◆ PROBLEM STATEMENT:
Copy out all the entries exactly.

◆ RECORDS FOR THE EXERCISE:
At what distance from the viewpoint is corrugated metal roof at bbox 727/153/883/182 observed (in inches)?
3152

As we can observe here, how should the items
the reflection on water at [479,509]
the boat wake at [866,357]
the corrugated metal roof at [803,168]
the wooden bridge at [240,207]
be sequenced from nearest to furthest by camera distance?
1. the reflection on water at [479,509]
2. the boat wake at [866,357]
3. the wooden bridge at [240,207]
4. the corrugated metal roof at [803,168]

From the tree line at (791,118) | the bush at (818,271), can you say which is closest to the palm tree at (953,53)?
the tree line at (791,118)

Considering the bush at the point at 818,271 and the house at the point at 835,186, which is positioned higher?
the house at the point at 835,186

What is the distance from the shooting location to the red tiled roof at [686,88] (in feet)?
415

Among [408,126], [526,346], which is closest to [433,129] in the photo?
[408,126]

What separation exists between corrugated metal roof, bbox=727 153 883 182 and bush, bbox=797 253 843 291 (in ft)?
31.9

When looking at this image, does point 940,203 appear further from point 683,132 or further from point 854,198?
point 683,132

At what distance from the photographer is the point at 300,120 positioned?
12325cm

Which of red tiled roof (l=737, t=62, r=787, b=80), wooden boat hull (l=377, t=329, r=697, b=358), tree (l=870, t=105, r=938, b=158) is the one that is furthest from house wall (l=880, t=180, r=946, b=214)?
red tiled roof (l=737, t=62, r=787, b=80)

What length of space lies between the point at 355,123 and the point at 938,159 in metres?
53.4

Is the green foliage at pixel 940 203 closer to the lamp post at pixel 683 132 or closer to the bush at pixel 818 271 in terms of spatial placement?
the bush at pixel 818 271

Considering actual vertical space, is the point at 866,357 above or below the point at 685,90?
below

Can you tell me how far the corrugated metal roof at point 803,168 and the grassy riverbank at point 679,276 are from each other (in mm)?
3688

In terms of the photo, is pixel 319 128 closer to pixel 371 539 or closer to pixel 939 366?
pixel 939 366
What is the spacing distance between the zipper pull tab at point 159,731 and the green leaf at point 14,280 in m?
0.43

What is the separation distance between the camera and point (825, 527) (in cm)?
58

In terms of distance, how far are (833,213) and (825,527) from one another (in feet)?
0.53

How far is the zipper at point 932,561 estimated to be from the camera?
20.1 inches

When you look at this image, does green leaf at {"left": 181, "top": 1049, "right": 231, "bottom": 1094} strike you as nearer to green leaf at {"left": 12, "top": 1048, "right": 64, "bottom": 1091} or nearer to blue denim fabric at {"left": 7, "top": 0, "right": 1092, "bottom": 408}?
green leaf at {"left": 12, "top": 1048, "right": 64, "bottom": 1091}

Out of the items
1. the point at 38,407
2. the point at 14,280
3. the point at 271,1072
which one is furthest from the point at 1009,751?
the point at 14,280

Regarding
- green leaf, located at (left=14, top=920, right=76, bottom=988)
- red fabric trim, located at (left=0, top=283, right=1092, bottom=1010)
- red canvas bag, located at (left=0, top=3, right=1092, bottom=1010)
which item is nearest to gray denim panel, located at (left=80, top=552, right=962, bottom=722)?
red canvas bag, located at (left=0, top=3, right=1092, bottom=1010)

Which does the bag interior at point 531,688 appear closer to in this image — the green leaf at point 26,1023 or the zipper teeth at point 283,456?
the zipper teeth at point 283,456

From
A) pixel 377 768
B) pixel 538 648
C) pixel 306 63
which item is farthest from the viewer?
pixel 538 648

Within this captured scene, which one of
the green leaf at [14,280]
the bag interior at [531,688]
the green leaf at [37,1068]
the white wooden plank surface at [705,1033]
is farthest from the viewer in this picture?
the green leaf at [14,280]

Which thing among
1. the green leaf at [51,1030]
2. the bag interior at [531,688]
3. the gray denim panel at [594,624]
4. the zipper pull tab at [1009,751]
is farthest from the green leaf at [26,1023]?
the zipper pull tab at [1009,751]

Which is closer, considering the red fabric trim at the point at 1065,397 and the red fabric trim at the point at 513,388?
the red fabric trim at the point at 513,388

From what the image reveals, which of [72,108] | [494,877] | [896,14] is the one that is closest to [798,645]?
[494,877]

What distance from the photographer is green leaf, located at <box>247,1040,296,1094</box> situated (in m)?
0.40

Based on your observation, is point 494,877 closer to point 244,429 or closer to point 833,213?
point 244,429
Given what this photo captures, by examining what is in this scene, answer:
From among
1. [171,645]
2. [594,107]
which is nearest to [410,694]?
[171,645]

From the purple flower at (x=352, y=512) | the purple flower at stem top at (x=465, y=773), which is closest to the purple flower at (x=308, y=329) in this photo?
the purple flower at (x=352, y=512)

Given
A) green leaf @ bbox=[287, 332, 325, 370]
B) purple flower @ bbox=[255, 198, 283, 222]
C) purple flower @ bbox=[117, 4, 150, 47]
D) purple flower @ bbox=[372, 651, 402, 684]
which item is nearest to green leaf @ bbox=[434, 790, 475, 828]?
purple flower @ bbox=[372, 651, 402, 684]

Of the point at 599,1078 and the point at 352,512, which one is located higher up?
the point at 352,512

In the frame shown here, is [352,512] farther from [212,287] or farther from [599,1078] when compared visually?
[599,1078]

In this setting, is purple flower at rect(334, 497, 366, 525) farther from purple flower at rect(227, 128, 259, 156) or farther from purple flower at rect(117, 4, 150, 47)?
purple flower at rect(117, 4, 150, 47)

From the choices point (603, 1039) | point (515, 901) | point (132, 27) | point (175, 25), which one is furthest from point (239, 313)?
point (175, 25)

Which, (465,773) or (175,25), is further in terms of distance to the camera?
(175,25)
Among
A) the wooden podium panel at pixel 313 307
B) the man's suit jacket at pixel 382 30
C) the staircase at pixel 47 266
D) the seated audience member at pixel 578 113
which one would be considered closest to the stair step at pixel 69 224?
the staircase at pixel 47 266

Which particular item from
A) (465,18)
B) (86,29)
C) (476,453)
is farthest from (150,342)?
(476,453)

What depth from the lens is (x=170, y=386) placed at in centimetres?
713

◆ EXERCISE ANSWER:
At what distance from the viewpoint is corrugated metal roof at bbox 727/153/883/182 observed (in inches)?
3152

As we can observe here, how should the items
the reflection on water at [479,509]
the boat wake at [866,357]
the corrugated metal roof at [803,168]
the wooden bridge at [240,207]
be sequenced from nearest to furthest by camera distance?
1. the reflection on water at [479,509]
2. the boat wake at [866,357]
3. the wooden bridge at [240,207]
4. the corrugated metal roof at [803,168]

From the tree line at (791,118) | the bush at (818,271), can you say which is closest to the palm tree at (953,53)?
the tree line at (791,118)

Considering the bush at the point at 818,271 and the house at the point at 835,186, which is positioned higher?
the house at the point at 835,186

What is the distance from the shooting location to the red tiled roof at [686,88] (in feet)?
415

Among [408,126], [526,346], which is closest to [433,129] in the photo?
[408,126]

What separation exists between corrugated metal roof, bbox=727 153 883 182 and bush, bbox=797 253 843 291 (in ft)?
31.9

When looking at this image, does point 940,203 appear further from point 683,132 or further from point 854,198?
point 683,132

At what distance from the photographer is the point at 300,120 positioned?
12325cm

Which of red tiled roof (l=737, t=62, r=787, b=80), wooden boat hull (l=377, t=329, r=697, b=358), tree (l=870, t=105, r=938, b=158) is the one that is furthest from house wall (l=880, t=180, r=946, b=214)?
red tiled roof (l=737, t=62, r=787, b=80)

What length of space lies between the point at 355,123 and the point at 938,159 in metres?
53.4

Is the green foliage at pixel 940 203 closer to the lamp post at pixel 683 132 or closer to the bush at pixel 818 271 in terms of spatial placement?
the bush at pixel 818 271

Considering actual vertical space, is the point at 866,357 above or below the point at 685,90?
below

Can you tell me how far the corrugated metal roof at point 803,168 and the grassy riverbank at point 679,276 are from each other (in mm)?
3688

In terms of the photo, is pixel 319 128 closer to pixel 371 539 or closer to pixel 939 366?
pixel 939 366
What is the spacing distance between the zipper pull tab at point 159,731 and the green leaf at point 14,280 in m?
0.43

What is the separation distance between the camera and point (825, 527) (in cm)?
58

In terms of distance, how far are (833,213) and (825,527) from one another (in feet)?
0.53

How far is the zipper at point 932,561 estimated to be from the camera?
20.1 inches

When you look at this image, does green leaf at {"left": 181, "top": 1049, "right": 231, "bottom": 1094} strike you as nearer to green leaf at {"left": 12, "top": 1048, "right": 64, "bottom": 1091} or nearer to blue denim fabric at {"left": 7, "top": 0, "right": 1092, "bottom": 408}?
green leaf at {"left": 12, "top": 1048, "right": 64, "bottom": 1091}

Out of the items
1. the point at 38,407
2. the point at 14,280
3. the point at 271,1072
which one is furthest from the point at 1009,751?
the point at 14,280

Regarding
- green leaf, located at (left=14, top=920, right=76, bottom=988)
- red fabric trim, located at (left=0, top=283, right=1092, bottom=1010)
- red canvas bag, located at (left=0, top=3, right=1092, bottom=1010)
which item is nearest to gray denim panel, located at (left=80, top=552, right=962, bottom=722)?
red canvas bag, located at (left=0, top=3, right=1092, bottom=1010)

Which does the bag interior at point 531,688 appear closer to in this image — the green leaf at point 26,1023 or the zipper teeth at point 283,456?
the zipper teeth at point 283,456

From
A) pixel 377 768
B) pixel 538 648
C) pixel 306 63
which item is farthest from the viewer?
pixel 538 648

Within this captured scene, which one of
the green leaf at [14,280]
the bag interior at [531,688]
the green leaf at [37,1068]
the white wooden plank surface at [705,1033]
is farthest from the viewer in this picture?
the green leaf at [14,280]

Which thing among
1. the green leaf at [51,1030]
2. the bag interior at [531,688]
3. the gray denim panel at [594,624]
4. the zipper pull tab at [1009,751]
is farthest from the green leaf at [26,1023]?
the zipper pull tab at [1009,751]

Which is closer, considering the red fabric trim at the point at 1065,397 and the red fabric trim at the point at 513,388?
the red fabric trim at the point at 513,388

From what the image reveals, which of [72,108] | [494,877] | [896,14] is the one that is closest to [798,645]?
[494,877]

What distance from the photographer is green leaf, located at <box>247,1040,296,1094</box> situated (in m)?
0.40

Based on your observation, is point 494,877 closer to point 244,429 or closer to point 833,213?
point 244,429
Given what this photo captures, by examining what is in this scene, answer:
From among
1. [171,645]
2. [594,107]
which is nearest to [410,694]?
[171,645]

From the purple flower at (x=352, y=512) | the purple flower at stem top at (x=465, y=773), which is closest to the purple flower at (x=308, y=329) in this photo?
the purple flower at (x=352, y=512)

Given
A) green leaf @ bbox=[287, 332, 325, 370]
B) purple flower @ bbox=[255, 198, 283, 222]
C) purple flower @ bbox=[117, 4, 150, 47]
D) purple flower @ bbox=[372, 651, 402, 684]
which item is nearest to green leaf @ bbox=[434, 790, 475, 828]?
purple flower @ bbox=[372, 651, 402, 684]

Of the point at 599,1078 and the point at 352,512, which one is located higher up?
the point at 352,512

In the frame shown here, is [352,512] farther from [212,287] or farther from [599,1078] when compared visually?
[599,1078]

In this setting, is purple flower at rect(334, 497, 366, 525) farther from purple flower at rect(227, 128, 259, 156) or farther from purple flower at rect(117, 4, 150, 47)?
purple flower at rect(117, 4, 150, 47)

From the choices point (603, 1039) | point (515, 901) | point (132, 27) | point (175, 25), which one is furthest from point (239, 313)?
point (175, 25)

Which, (465,773) or (175,25), is further in terms of distance to the camera?
(175,25)
Among
A) the wooden podium panel at pixel 313 307
B) the man's suit jacket at pixel 382 30
C) the staircase at pixel 47 266
D) the seated audience member at pixel 578 113
which one would be considered closest to the stair step at pixel 69 224?
the staircase at pixel 47 266

Which particular item from
A) (465,18)
B) (86,29)
C) (476,453)
is farthest from (150,342)?
(476,453)

What depth from the lens is (x=170, y=386) placed at in centimetres?
713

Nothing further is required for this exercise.